IN PRINCIPIO ERA IL VERBO - Letture dalla Liturgia di Domenica 23 gennaio 2022 - "Lo Spirito del Signore è sopra di me" - Commento delle Suore Carmelitane di Biella - Video omelia di Don Luigi Maria Epicoco - 

la testimonianza del Signore è stabile, rende saggio il semplice -

Provincia di Vercelli

Dal Libro di Neeemia, Cap. 8, 2 – 4. 5 – 6. 8 – 10

In quei giorni, il sacerdote Esdra portò la legge davanti all’assemblea degli uomini, delle donne e di quanti erano capaci di intendere.
Lesse il libro sulla piazza davanti alla porta delle Acque, dallo spuntare della luce fino a mezzogiorno, in presenza degli uomini, delle donne e di quelli che erano capaci d’intendere; tutto il popolo tendeva l’orecchio al libro della legge. Lo scriba Esdra stava sopra una tribuna di legno, che avevano costruito per l’occorrenza.
Esdra aprì il libro in presenza di tutto il popolo, poiché stava più in alto di tutti; come ebbe aperto il libro, tutto il popolo si alzò in piedi.
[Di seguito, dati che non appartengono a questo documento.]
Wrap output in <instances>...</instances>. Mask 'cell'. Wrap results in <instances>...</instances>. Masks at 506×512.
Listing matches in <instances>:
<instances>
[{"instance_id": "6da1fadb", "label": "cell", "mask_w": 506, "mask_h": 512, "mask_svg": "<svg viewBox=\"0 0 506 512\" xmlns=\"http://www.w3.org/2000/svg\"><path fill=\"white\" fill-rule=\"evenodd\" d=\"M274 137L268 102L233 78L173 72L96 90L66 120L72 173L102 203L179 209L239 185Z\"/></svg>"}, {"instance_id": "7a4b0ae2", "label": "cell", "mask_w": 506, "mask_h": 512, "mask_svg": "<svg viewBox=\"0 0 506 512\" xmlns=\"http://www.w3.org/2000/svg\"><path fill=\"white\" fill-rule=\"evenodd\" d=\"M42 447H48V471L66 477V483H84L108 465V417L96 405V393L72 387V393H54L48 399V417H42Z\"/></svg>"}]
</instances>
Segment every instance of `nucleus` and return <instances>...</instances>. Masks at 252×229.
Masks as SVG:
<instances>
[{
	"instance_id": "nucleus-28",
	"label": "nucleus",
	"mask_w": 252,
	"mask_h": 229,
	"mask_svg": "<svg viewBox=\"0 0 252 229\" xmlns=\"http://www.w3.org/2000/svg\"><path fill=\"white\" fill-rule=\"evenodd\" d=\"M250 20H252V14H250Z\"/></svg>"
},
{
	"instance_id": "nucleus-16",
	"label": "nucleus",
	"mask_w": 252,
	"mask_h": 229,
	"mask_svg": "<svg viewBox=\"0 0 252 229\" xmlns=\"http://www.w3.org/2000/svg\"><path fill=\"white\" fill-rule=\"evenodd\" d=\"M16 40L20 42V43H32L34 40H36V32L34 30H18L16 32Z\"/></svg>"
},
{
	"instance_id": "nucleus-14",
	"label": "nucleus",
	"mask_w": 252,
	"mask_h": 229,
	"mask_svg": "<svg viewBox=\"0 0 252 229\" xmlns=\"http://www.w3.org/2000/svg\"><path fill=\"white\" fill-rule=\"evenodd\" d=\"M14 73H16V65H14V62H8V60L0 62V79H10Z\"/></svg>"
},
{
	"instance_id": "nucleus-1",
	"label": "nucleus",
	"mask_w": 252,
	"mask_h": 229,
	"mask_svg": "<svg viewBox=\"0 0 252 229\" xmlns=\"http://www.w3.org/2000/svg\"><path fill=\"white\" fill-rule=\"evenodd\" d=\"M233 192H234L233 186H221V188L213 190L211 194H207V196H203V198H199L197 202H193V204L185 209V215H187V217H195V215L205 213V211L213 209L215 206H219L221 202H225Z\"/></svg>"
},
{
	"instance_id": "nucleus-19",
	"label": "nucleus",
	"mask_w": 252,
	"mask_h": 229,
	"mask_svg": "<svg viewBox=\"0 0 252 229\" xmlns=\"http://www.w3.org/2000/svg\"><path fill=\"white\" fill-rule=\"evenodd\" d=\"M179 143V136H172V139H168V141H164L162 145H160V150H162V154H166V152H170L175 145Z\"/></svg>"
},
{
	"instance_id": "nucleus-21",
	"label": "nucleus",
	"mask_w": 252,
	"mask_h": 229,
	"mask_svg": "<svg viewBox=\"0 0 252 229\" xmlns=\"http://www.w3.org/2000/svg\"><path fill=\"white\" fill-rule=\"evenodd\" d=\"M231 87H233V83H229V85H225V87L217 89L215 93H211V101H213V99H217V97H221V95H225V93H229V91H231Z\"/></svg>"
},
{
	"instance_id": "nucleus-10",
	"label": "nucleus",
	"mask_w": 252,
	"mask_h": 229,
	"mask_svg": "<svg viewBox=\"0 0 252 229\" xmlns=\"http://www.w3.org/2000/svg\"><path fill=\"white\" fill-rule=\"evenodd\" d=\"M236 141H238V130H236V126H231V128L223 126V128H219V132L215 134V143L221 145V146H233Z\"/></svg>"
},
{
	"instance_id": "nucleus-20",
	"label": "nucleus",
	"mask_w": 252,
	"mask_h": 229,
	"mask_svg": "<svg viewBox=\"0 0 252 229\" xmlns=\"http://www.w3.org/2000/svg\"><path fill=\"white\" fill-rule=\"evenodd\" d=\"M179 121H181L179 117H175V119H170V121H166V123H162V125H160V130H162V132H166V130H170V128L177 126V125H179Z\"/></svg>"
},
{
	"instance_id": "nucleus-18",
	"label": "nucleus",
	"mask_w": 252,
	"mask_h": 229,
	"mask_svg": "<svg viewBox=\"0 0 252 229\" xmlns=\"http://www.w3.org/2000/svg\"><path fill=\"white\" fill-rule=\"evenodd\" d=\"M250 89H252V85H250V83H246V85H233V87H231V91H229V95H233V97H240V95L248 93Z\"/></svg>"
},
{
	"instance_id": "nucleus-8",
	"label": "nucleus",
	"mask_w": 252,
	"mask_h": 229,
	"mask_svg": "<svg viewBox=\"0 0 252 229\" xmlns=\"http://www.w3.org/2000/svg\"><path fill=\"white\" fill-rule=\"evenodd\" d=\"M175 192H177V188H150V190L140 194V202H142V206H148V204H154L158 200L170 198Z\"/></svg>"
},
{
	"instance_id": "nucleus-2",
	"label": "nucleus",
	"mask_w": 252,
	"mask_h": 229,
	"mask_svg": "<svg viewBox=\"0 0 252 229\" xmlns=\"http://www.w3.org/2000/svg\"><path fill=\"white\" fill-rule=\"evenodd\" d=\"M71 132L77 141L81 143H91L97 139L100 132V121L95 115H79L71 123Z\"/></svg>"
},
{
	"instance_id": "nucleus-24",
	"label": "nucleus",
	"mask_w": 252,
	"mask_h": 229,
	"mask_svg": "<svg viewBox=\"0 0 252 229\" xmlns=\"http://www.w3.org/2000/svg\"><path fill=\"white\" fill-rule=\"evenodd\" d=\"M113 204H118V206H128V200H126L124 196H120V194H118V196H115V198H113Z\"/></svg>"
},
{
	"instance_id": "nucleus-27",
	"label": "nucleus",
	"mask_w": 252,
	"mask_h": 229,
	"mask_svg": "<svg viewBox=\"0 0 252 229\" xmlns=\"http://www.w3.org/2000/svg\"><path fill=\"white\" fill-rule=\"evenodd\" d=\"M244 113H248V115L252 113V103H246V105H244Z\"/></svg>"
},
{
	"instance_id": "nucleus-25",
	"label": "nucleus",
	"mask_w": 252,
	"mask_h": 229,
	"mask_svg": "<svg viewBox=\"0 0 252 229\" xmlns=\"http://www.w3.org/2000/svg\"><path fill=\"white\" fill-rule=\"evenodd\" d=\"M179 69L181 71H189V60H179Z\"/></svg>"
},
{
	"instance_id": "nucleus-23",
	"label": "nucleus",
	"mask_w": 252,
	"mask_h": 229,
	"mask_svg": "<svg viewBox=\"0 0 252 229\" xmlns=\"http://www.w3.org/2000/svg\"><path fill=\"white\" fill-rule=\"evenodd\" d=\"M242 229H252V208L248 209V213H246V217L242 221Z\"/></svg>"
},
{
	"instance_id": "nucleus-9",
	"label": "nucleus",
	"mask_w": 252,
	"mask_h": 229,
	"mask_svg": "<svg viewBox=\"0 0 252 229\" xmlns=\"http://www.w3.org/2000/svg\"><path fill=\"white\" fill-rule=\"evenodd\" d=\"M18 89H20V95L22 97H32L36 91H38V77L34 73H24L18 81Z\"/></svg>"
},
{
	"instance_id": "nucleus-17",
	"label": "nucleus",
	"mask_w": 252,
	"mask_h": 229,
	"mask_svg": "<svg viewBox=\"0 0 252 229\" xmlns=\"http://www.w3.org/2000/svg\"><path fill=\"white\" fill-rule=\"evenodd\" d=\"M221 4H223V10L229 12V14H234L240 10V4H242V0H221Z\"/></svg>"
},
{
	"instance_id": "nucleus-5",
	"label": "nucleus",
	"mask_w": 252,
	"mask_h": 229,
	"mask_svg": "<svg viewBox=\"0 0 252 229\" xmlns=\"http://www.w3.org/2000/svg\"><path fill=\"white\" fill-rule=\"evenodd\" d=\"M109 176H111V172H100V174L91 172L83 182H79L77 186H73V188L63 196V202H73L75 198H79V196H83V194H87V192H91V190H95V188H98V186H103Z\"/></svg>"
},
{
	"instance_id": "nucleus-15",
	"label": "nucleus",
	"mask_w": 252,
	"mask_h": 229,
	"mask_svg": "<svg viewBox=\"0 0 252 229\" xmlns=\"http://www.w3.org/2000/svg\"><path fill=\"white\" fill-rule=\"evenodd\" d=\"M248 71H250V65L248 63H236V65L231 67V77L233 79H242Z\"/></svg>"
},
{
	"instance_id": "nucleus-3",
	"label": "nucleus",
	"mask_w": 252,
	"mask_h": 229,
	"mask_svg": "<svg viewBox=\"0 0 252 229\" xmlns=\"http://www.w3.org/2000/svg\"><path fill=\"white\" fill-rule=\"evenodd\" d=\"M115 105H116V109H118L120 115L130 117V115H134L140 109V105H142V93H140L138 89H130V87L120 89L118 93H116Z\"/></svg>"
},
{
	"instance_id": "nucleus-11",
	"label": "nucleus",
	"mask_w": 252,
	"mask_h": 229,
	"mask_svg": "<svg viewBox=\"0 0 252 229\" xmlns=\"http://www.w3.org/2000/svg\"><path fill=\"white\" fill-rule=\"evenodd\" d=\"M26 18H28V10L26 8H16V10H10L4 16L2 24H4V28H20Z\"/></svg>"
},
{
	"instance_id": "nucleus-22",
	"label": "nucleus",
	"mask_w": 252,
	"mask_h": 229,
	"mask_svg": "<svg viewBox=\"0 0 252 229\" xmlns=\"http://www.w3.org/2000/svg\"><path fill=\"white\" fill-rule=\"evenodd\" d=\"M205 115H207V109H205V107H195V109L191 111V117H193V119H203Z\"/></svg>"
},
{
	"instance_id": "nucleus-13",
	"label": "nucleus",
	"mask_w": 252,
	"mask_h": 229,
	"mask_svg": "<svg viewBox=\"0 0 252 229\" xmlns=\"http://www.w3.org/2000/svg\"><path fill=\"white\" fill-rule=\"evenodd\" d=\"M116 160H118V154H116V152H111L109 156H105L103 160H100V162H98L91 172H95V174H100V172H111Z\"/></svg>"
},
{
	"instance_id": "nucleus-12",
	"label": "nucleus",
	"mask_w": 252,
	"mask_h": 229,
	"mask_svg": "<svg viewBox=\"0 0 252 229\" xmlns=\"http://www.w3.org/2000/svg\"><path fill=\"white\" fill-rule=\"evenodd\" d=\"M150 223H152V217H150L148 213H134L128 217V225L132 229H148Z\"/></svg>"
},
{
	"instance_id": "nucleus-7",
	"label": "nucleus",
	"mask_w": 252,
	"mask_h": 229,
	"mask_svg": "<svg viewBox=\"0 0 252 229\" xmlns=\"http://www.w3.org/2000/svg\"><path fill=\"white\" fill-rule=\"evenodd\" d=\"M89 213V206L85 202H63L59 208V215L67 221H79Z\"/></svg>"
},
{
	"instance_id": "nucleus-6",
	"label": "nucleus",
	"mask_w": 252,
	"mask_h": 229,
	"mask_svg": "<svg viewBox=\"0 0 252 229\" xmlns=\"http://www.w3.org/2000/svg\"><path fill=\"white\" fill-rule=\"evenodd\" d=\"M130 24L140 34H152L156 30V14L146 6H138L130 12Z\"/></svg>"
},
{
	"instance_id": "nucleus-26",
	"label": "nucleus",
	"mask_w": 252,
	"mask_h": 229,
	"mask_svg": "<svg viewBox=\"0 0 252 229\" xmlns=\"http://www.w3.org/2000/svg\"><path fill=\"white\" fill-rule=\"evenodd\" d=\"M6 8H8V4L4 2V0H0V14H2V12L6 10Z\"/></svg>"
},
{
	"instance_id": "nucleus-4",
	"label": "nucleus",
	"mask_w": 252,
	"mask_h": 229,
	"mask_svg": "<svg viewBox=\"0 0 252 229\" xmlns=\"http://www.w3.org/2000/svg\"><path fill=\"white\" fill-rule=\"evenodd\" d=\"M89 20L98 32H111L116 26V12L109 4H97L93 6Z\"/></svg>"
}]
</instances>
Esdra benedisse il Signore, Dio grande, e tutto il popolo rispose: “Amen, amen”, alzando le mani; si inginocchiarono e si prostrarono con la faccia a terra dinanzi al Signore.
I levìti leggevano il libro della legge di Dio a brani distinti e spiegavano il senso, e così facevano comprendere la lettura.
Neemìa, che era il governatore, Esdra, sacerdote e scriba, e i leviti che ammaestravano il popolo dissero a tutto il popolo: “Questo giorno è consacrato al Signore, vostro Dio; non fate lutto e non piangete!”. Infatti tutto il popolo piangeva, mentre ascoltava le parole della legge.
Poi Neemìa disse loro: “Andate, mangiate carni grasse e bevete vini dolci e mandate porzioni a quelli che nulla hanno di preparato, perché questo giorno è consacrato al Signore nostro; non vi rattristate, perché la gioia del Signore è la vostra forza”.

Dal Salmo 18

La legge del Signore è perfetta,
rinfranca l’anima;
la testimonianza del Signore è stabile,
rende saggio il semplice.

I precetti del Signore sono retti,
fanno gioire il cuore;
il comando del Signore è limpido,
illumina gli occhi.

Il timore del Signore è puro,
rimane per sempre;
i giudizi del Signore sono fedeli,
sono tutti giusti.

Ti siano gradite le parole della mia bocca;
davanti a te i pensieri del mio cuore,
Signore, mia roccia e mio redentore.

Dalla Prima Lettera di San Paolo Apostolo ai Corinzi, Cap. 12, 12 – 31

Fratelli, come il corpo è uno solo e ha molte membra, e tutte le membra del corpo, pur essendo molte, sono un corpo solo, così anche il Cristo. Infatti noi tutti siamo stati battezzati mediante un solo Spirito in un solo corpo, Giudei o Greci, schiavi o liberi; e tutti siamo stati dissetati da un solo Spirito.
E infatti il corpo non è formato da un membro solo, ma da molte membra. Se il piede dicesse: “Poiché non sono mano, non appartengo al corpo”, non per questo non farebbe parte del corpo. E se l’orecchio dicesse: “Poiché non sono occhio, non appartengo al corpo”, non per questo non farebbe parte del corpo. Se tutto il corpo fosse occhio, dove sarebbe l’udito? Se tutto fosse udito, dove sarebbe l’odorato?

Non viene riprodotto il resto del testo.